Prompt:
Each record that follows is to be output in full, precisely as written.

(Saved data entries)
_ _ _

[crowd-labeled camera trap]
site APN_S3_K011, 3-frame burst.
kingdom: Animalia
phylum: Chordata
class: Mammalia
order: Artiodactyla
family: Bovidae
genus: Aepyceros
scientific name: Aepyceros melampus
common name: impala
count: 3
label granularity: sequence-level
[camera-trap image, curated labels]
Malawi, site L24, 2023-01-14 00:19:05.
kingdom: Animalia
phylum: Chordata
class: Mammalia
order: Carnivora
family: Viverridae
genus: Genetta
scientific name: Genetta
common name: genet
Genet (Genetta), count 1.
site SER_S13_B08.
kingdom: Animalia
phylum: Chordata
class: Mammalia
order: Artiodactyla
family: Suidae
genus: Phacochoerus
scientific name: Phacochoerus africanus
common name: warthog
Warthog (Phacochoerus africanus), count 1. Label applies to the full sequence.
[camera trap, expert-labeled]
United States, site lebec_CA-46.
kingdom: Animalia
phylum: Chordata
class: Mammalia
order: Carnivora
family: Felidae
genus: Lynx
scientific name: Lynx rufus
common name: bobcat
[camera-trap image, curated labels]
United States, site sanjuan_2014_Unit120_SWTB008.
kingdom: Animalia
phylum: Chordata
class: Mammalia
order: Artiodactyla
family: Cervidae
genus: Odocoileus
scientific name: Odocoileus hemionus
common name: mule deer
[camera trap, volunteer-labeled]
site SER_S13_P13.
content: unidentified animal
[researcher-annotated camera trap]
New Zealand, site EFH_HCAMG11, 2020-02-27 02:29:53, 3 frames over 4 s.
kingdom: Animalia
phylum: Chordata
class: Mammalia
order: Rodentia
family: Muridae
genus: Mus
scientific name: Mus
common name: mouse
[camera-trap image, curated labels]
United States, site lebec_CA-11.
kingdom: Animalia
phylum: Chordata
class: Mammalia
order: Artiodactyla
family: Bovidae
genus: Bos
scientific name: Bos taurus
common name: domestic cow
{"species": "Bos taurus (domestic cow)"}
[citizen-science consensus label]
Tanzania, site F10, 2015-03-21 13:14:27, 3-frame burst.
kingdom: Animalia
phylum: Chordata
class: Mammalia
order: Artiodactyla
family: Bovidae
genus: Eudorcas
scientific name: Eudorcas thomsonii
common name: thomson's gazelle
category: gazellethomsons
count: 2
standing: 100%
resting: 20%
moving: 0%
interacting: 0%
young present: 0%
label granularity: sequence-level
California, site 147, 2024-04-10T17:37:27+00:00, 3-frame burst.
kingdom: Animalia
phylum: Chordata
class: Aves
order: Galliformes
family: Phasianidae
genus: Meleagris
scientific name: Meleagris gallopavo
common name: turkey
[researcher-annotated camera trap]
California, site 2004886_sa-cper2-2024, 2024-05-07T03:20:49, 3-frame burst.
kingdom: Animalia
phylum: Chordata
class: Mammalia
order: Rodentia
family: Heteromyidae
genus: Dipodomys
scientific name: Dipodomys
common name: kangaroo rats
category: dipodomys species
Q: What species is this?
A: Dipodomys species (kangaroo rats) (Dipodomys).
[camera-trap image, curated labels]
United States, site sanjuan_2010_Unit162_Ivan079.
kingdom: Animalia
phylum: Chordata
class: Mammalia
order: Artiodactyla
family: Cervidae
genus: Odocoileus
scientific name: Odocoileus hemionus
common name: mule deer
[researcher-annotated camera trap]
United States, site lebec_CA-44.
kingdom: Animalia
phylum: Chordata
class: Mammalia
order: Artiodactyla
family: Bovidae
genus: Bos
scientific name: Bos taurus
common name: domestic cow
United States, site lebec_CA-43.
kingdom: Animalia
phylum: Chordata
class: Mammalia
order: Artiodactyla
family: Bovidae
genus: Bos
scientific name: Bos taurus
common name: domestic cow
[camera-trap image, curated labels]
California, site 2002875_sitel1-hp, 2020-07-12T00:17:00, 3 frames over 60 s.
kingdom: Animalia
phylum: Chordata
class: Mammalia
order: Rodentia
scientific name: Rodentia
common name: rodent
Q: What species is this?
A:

_ _ _

Result:
[crowd-labeled camera trap]
site APN_S3_K011, 3-frame burst.
kingdom: Animalia
phylum: Chordata
class: Mammalia
order: Artiodactyla
family: Bovidae
genus: Aepyceros
scientific name: Aepyceros melampus
common name: impala
count: 3
label granularity: sequence-level
[camera-trap image, curated labels]
Malawi, site L24, 2023-01-14 00:19:05.
kingdom: Animalia
phylum: Chordata
class: Mammalia
order: Carnivora
family: Viverridae
genus: Genetta
scientific name: Genetta
common name: genet
Genet (Genetta), count 1.
site SER_S13_B08.
kingdom: Animalia
phylum: Chordata
class: Mammalia
order: Artiodactyla
family: Suidae
genus: Phacochoerus
scientific name: Phacochoerus africanus
common name: warthog
Warthog (Phacochoerus africanus), count 1. Label applies to the full sequence.
[camera trap, expert-labeled]
United States, site lebec_CA-46.
kingdom: Animalia
phylum: Chordata
class: Mammalia
order: Carnivora
family: Felidae
genus: Lynx
scientific name: Lynx rufus
common name: bobcat
[camera-trap image, curated labels]
United States, site sanjuan_2014_Unit120_SWTB008.
kingdom: Animalia
phylum: Chordata
class: Mammalia
order: Artiodactyla
family: Cervidae
genus: Odocoileus
scientific name: Odocoileus hemionus
common name: mule deer
[camera trap, volunteer-labeled]
site SER_S13_P13.
content: unidentified animal
[researcher-annotated camera trap]
New Zealand, site EFH_HCAMG11, 2020-02-27 02:29:53, 3 frames over 4 s.
kingdom: Animalia
phylum: Chordata
class: Mammalia
order: Rodentia
family: Muridae
genus: Mus
scientific name: Mus
common name: mouse
[camera-trap image, curated labels]
United States, site lebec_CA-11.
kingdom: Animalia
phylum: Chordata
class: Mammalia
order: Artiodactyla
family: Bovidae
genus: Bos
scientific name: Bos taurus
common name: domestic cow
{"species": "Bos taurus (domestic cow)"}
[citizen-science consensus label]
Tanzania, site F10, 2015-03-21 13:14:27, 3-frame burst.
kingdom: Animalia
phylum: Chordata
class: Mammalia
order: Artiodactyla
family: Bovidae
genus: Eudorcas
scientific name: Eudorcas thomsonii
common name: thomson's gazelle
category: gazellethomsons
count: 2
standing: 100%
resting: 20%
moving: 0%
interacting: 0%
young present: 0%
label granularity: sequence-level
California, site 147, 2024-04-10T17:37:27+00:00, 3-frame burst.
kingdom: Animalia
phylum: Chordata
class: Aves
order: Galliformes
family: Phasianidae
genus: Meleagris
scientific name: Meleagris gallopavo
common name: turkey
[researcher-annotated camera trap]
California, site 2004886_sa-cper2-2024, 2024-05-07T03:20:49, 3-frame burst.
kingdom: Animalia
phylum: Chordata
class: Mammalia
order: Rodentia
family: Heteromyidae
genus: Dipodomys
scientific name: Dipodomys
common name: kangaroo rats
category: dipodomys species
Q: What species is this?
A: Dipodomys species (kangaroo rats) (Dipodomys).
[camera-trap image, curated labels]
United States, site sanjuan_2010_Unit162_Ivan079.
kingdom: Animalia
phylum: Chordata
class: Mammalia
order: Artiodactyla
family: Cervidae
genus: Odocoileus
scientific name: Odocoileus hemionus
common name: mule deer
[researcher-annotated camera trap]
United States, site lebec_CA-44.
kingdom: Animalia
phylum: Chordata
class: Mammalia
order: Artiodactyla
family: Bovidae
genus: Bos
scientific name: Bos taurus
common name: domestic cow
United States, site lebec_CA-43.
kingdom: Animalia
phylum: Chordata
class: Mammalia
order: Artiodactyla
family: Bovidae
genus: Bos
scientific name: Bos taurus
common name: domestic cow
[camera-trap image, curated labels]
California, site 2002875_sitel1-hp, 2020-07-12T00:17:00, 3 frames over 60 s.
kingdom: Animalia
phylum: Chordata
class: Mammalia
order: Rodentia
scientific name: Rodentia
common name: rodent
Q: What species is this?
A:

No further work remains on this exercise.